Oczywiście przegapiłam kolację, którą w naszym domu serwuje się o szóstej. Pani Llewelyn bez słowa postawiła przede mną talerz, a potem stała oparta tyłkiem o komodę i patrzyła, jak jem. Nie zadała sobie trudu odgrzania zupy. Starała się mnie sprowokować, ale wygarnęłam wszystko teraz, do ostatniej kropli. Odczekała jeszcze chwilę, potem zabrała pusty talerz, a za moment wróciła z drugim daniem: pieczenią wieprzową, która nie wystygła, bo czekała na mnie w piecu. Trzy różyczki brokułu — warzywa, którego nie trzeba mi dodatkowo obrzydzać — miały odcień szpitalnej lamperii. Ścięty sos przypominał zaschniętą krew na prześcieradle. Na szczęście pani Llewelyn tym razem nie stała nade mną. Przeżułam kilka kęsów pieczeni, a resztę schowałam do torebki. Zamierzałam to później spuścić w ubikacji. Kiedy pani Llewelyn wróciła, nie mogła ukryć zdziwienia, że uporałam się z tak nieapetycznym daniem. Odniosłam zwycięstwo. Nagrodą była miseczka blamanżu z mandarynkami z puszki. Blamanż to moje ulubione danie. Nie trzeba go przeżuwać. Biorę porcyjkę na język i trzymam ją tam przez chwilę, po czym zsuwam do gardła, wyobrażając sobie, że to mały okręt, który wypływa z bezpiecznej przystani na otwarte morze. Cząstki mandarynki pozostawiłam nietknięte, bo ich kształt i faktura miały w sobie coś obrzydliwego.

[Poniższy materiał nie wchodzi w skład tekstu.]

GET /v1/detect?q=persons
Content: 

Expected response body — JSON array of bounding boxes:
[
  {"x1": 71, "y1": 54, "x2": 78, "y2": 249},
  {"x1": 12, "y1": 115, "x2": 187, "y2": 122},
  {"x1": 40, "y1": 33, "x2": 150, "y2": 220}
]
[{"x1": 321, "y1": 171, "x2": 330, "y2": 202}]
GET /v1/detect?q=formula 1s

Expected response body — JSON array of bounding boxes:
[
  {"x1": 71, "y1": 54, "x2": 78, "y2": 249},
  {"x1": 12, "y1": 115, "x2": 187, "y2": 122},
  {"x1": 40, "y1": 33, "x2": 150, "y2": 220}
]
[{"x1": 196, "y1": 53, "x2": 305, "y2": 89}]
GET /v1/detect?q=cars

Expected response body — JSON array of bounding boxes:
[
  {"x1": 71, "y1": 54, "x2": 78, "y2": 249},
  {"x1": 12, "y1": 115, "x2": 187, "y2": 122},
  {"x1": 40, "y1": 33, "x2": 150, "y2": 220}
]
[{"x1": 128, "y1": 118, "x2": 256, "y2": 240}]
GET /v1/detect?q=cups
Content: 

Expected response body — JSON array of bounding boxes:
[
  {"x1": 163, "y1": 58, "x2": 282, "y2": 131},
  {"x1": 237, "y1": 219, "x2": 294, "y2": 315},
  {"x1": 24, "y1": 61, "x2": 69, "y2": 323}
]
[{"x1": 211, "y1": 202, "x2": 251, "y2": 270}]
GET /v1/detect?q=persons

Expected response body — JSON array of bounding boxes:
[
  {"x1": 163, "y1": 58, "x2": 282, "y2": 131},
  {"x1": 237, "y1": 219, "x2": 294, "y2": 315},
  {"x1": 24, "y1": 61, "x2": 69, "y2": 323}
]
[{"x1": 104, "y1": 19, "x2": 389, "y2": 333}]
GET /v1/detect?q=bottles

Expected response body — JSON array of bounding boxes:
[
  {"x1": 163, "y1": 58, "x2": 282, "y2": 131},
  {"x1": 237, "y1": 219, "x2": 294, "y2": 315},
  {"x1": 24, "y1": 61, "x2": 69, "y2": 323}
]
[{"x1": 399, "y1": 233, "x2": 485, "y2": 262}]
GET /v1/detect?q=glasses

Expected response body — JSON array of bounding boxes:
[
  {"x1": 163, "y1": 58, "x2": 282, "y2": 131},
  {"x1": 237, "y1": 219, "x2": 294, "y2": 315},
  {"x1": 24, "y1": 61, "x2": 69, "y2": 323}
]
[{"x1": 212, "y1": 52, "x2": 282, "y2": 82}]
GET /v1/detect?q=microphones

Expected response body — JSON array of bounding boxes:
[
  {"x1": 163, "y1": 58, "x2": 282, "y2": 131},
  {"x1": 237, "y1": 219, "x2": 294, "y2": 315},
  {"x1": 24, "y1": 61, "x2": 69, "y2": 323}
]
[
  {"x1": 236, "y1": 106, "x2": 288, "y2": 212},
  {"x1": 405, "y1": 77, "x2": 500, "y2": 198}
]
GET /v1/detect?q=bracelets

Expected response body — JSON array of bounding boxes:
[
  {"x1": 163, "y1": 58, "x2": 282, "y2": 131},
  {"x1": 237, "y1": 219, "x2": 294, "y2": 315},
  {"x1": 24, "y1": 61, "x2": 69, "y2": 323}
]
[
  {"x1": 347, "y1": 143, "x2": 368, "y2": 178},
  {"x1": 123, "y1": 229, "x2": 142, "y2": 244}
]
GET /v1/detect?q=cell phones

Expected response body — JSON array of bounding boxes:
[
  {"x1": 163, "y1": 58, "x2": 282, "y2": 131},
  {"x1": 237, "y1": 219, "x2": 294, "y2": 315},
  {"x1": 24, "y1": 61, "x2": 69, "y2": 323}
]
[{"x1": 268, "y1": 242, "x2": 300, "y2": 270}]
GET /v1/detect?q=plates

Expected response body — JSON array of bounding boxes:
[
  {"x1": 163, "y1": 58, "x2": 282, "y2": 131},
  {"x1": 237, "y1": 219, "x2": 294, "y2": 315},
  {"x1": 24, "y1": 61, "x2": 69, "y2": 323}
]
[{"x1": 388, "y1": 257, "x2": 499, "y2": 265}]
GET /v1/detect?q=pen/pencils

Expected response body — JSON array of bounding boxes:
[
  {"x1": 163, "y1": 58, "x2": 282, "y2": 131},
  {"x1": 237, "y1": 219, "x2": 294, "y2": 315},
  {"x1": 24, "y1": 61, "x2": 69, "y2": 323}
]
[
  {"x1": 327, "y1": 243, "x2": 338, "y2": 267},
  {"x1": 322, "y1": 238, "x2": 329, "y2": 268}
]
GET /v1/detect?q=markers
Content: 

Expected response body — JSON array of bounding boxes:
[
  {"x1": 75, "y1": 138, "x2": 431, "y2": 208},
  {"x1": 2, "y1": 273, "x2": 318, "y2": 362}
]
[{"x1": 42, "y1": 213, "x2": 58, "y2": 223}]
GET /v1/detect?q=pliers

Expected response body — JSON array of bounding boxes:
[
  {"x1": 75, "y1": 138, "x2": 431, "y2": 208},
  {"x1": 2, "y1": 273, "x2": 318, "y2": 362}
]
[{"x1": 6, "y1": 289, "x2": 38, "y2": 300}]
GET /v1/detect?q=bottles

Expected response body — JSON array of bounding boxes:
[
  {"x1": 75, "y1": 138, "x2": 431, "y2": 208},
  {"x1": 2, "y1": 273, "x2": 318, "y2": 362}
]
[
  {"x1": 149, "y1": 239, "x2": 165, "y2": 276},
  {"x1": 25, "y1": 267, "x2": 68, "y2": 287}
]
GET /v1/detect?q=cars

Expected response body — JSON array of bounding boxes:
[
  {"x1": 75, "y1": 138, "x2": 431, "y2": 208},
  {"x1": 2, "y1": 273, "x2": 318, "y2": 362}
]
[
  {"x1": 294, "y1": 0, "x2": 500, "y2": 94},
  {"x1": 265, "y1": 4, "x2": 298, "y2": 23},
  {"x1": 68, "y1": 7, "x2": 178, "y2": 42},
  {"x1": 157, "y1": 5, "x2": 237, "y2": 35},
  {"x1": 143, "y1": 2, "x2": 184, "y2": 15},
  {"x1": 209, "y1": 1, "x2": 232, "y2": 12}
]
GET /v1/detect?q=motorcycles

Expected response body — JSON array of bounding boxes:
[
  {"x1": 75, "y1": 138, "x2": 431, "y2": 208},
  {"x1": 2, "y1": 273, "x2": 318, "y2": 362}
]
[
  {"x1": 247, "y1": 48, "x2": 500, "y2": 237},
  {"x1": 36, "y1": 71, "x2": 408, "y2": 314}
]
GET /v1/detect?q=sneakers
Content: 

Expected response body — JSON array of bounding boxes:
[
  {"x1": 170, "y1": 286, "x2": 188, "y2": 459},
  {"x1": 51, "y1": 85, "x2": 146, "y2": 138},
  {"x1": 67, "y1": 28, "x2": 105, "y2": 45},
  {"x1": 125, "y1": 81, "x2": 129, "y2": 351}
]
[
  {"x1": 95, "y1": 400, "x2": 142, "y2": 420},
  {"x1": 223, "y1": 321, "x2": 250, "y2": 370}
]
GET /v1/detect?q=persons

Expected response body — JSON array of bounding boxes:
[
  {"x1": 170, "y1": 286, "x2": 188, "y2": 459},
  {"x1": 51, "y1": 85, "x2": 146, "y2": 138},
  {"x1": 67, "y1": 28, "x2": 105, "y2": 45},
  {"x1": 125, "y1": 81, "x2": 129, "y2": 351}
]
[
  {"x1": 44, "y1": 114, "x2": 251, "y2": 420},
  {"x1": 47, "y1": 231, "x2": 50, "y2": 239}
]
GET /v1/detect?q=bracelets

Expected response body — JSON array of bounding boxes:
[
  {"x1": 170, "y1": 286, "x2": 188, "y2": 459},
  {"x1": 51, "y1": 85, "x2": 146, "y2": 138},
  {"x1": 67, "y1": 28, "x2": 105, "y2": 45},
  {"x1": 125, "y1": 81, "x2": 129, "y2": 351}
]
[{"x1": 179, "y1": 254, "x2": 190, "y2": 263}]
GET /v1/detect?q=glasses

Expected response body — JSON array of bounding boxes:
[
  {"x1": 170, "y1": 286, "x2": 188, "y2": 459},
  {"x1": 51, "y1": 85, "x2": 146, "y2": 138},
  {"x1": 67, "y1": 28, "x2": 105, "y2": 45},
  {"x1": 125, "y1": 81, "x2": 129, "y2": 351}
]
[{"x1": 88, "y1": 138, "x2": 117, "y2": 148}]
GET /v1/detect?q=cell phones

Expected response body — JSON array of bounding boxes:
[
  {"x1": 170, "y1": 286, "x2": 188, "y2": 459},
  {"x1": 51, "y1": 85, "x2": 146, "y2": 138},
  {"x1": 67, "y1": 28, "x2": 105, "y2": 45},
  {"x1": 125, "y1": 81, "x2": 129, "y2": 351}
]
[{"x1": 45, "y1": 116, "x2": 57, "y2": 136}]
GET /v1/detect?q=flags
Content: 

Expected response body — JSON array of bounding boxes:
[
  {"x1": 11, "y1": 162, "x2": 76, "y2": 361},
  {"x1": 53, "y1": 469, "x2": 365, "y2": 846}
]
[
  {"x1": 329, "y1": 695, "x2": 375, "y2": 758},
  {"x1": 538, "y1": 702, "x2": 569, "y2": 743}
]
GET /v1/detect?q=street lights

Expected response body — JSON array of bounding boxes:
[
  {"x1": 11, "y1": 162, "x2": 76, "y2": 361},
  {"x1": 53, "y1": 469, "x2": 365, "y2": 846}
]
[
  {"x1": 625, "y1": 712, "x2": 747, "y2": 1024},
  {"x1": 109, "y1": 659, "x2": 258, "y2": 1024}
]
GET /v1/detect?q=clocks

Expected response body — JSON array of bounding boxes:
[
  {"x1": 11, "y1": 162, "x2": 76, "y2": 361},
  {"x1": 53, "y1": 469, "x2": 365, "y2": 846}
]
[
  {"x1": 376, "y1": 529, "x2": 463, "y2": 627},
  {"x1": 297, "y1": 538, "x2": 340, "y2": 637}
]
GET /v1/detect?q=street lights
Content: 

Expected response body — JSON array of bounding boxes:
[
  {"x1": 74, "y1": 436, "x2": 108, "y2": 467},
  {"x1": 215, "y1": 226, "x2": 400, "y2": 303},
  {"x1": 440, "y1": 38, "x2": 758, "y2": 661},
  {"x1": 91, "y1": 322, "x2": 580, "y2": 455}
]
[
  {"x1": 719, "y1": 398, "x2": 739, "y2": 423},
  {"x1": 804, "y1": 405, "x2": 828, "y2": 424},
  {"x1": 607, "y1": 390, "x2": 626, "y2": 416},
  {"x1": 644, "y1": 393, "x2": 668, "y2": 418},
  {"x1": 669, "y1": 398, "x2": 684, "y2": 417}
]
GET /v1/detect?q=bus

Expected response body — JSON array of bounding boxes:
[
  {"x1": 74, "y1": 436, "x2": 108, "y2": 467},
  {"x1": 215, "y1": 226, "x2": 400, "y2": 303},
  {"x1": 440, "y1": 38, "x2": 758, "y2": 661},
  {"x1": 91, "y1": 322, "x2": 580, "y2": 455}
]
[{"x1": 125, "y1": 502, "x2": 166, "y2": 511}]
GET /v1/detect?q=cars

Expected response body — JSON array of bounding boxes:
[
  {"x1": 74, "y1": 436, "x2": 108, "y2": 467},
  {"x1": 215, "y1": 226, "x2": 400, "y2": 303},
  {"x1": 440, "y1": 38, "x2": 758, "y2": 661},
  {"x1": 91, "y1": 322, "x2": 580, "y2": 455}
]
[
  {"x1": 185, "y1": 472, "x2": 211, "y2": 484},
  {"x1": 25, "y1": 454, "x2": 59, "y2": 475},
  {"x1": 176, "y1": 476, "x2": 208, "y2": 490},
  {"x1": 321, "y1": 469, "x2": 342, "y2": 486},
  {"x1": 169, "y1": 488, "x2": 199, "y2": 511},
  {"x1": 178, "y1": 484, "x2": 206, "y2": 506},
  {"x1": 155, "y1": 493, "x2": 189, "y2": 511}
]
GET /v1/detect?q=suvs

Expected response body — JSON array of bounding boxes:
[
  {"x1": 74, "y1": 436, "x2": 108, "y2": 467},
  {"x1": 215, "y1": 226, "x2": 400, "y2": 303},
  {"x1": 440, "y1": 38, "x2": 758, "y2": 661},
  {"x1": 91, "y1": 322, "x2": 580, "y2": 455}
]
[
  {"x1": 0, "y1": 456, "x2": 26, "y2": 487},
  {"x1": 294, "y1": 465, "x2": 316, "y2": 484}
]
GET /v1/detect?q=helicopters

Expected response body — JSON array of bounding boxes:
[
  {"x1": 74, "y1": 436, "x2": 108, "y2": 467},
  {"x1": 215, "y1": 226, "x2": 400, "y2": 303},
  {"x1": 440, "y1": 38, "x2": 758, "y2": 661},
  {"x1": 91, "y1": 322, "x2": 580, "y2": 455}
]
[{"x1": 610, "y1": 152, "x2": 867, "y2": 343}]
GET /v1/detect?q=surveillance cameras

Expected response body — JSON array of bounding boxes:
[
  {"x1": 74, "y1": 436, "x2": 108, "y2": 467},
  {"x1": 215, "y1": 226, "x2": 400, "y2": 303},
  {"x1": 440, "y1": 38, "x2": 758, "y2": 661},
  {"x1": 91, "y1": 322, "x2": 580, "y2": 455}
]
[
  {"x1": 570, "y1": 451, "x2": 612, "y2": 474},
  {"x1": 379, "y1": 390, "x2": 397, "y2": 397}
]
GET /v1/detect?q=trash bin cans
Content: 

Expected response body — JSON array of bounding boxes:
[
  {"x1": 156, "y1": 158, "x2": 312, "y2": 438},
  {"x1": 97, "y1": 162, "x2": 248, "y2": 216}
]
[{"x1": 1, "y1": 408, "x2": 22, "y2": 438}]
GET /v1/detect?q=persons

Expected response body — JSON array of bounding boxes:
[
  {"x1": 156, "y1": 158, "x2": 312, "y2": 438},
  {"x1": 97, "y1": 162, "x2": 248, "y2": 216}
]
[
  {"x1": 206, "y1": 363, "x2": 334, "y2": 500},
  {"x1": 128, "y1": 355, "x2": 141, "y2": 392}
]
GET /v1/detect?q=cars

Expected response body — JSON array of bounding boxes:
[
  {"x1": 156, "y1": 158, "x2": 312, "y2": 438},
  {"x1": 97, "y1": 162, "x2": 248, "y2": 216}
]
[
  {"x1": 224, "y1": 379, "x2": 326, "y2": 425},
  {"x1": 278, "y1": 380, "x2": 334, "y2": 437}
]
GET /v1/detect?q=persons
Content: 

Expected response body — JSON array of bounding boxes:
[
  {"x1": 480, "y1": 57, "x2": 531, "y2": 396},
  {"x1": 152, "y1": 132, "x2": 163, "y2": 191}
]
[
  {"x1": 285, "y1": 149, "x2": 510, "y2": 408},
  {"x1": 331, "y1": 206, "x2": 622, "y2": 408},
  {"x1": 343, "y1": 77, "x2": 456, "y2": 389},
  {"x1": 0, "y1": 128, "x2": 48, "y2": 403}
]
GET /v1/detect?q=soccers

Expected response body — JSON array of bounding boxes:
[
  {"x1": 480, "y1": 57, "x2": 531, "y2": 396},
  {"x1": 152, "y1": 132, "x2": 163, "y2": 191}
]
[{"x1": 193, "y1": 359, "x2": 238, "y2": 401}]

Wspomniany przez bohaterkę powieści Blamanż
to słodki deser z żelatyny, śmietanki i cukru, czasem
wzbogacony o wanilię, migdały, bakalie czy owoce. Forma blamanż to spolszczona
francuska nazwa tej "galaretki": blanc-manger
– dosłownie „białe jedzenie; biały posiłek”. W języku polskim można spotkać
również określenie blemas.
Składniki:
150 g
migdałów
250 ml
tłustego mleka
1,5 łyżki
żelatyny
350 ml
śmietanki 30%
120 g
drobnego cukru
Sposób
wykonania:
Obrane ze
skórki migdały rozdrobnić miskerem na pył. Zalać mlekiem i odstawić na pół
godziny.
Dokładnie
odcedzić masę migdałową, która na koniec posłuży do ozdobienia deseru. Mleko
przelać do rondla, dodać połowę śmietanki, cukier i mieszając, podgrzewać na
wolnym ogniu. Gdy masa zgęstnieje, ostudzić.
Dodać przygotowaną
wcześniej żelatynę, wymieszać. Pozostałą część śmietany ubić i zmieszać
delikatnie z masą w rondelka (powinna być w letniej temperaturze).
Masę przelać
do foremki do pieczenia babki, odstawić do lodówki na kilka godzin.
Blamanż wyłożyć
na paterę i ozdobić zmielonymi migdałami.